---- Excerpt to read
1963 Indianapolis 500
|Indianapolis Motor Speedway|
|Season||1963 USAC season|
|Date||May 30, 1963|
|Winning team||J. C. Agajanian|
|Average speed||143.137 mph (230.357 km/h)|
|Pole position||Parnelli Jones|
|Pole speed||151.153 mph (243.257 km/h)|
|Fastest qualifier||Parnelli Jones|
|Rookie of the Year||Jim Clark|
|Most laps led||Parnelli Jones (167)|
|National anthem||Purdue Band|
|"Back Home Again in Indiana"||Brian Sullivan|
|Starting Command||Tony Hulman|
|Pace car||Chrysler 300|
|Pace car driver||Sam Hanks|
|TV in the United States|
|Nielsen Ratings||N/A / N/A|
Parnelli Jones took his only Indy 500 win despite his car (nicknamed "Calhoun") spewing oil from a cracked overflow tank for many laps, which allegedly caused at least one driver to spin and crash. USAC officials put off black-flagging Jones after car owner J. C. Agajanian ran down pit lane and convinced them that the oil leak was below the level of a known crack and would not leak any further. Lotus owner Colin Chapman, whose English-built, rear-engined Lotus-Ford finished second in the hands of Scotsman Jim Clark, accused USAC officials of being biased towards the American driver and car.
The non-black flagging of Jones remains controversial. Many, including Chapman and journalist and author Brock Yates, believed that had it been an American driver and car in second place instead of Clark in the British built Lotus, officials would have black flagged him.
Goodyear arrived at the track and supplied tires for some entries, but participated only in practice. No cars used Goodyear tires during time trials or the race itself. It was the first time since about 1921 that Goodyear attempted to compete at Indy. Goodyear had last won the race in 1919.
Time trials was scheduled for four days.
- Saturday May 18 – Pole Day time trials
- Parnelli Jones wins the pole position for the second consecutive year. His speed of 151.150 mph is a new track record.
--------
---- Source data
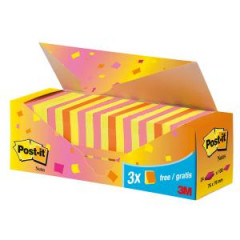 Samolepiaci bloek Post-it Super Sticky, 76x76 mm, mix nenovch farieb, zvhodnen balenie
--------
■ **Exercise set**:
1. In the 1963 Indianapolis 500 article, what nickname did Parnelli Jones's car carry?
2. According to the 1963 Indianapolis 500 article, why did USAC officials put off black-flagging Jones even though his car was leaking oil? Answer in one to three sentences.
3. Go on with the 1963 Indianapolis 500 article, picking up after its last line.

■ **Numbered responses**:
1. "Calhoun"

2. Car owner J. C. Agajanian ran down pit lane and convinced the officials that the oil leak was below the level of a known crack. He told them it would not leak any further.

3.
- Sunday May 19 – Second day time trials
- Saturday May 25 – Third day time trials
- Sunday May 26 – Fourth day time trials
Parnelli Jones started from the pole position, and at the start, led the field into turn one. A fierce duel broke out in the opening laps. Jim Hurtubise, who started in the middle of the front row, caught up to Jones down the backstretch, and passed him for the lead. Hurtubise led at the stripe at the completion of lap 1. On lap 2, Jones caught up to Hurtubise again, and took the lead back in turn four, and led lap 2. Hurtubise dove down to re-take the lead in turn one, but Jones was able to slip by and hold the position.
On lap 3, Bobby Unser swerved to avoid running into the car of Dick Rathmann. Unser spun out and crashed into the wall in turn one. The yellow light would stay on for nearly ten minutes to clean up a gasoline spill caused by the wreck. Jones continued to lead, and when the green flag came back out on lap 10, he pulled out to a sizable margin.
With Jones ahead, Hurtubise was running second, holding off Roger McCluskey and Bobby Marshman in 3rd-4th. Hurtubise held off their challenge for many laps, his powerful Novi engine blasting down the long straights. By lap 40, however, McCluskey and Marshman finally got by Hurtubise. Jones was all alone though, ahead by over 20 seconds.
On lap 46, the yellow came out for a crash by Bud Tingelstad in turn two. At the same time, Allen Crowe lost a wheel and crashed in turn 1. Still under the caution light on lap 50, Jim McElreath and Bobby Marshman spun in the pit area. They avoided a major mishap and made no contact. They got to their pit stalls, and rejoined the race.
Leader Parnelli Jones made his first pit stop on lap 62. As the other leaders pitted one by one, Jim Clark and Dan Gurney (driving the Lotus 29-Ford rear-engined machines) worked their way to the front of the field. The venerable front engine roadsters were expected to make 2–3 pits stops each, while the rear-engined Lotus machines were planning on only one pit stop for fuel. Tire wear was a concern for the heavy roadsters, but the Lotus team was hoping to go the whole way without changing any tires. Clark passed Roger McCluskey for the lead on lap 68.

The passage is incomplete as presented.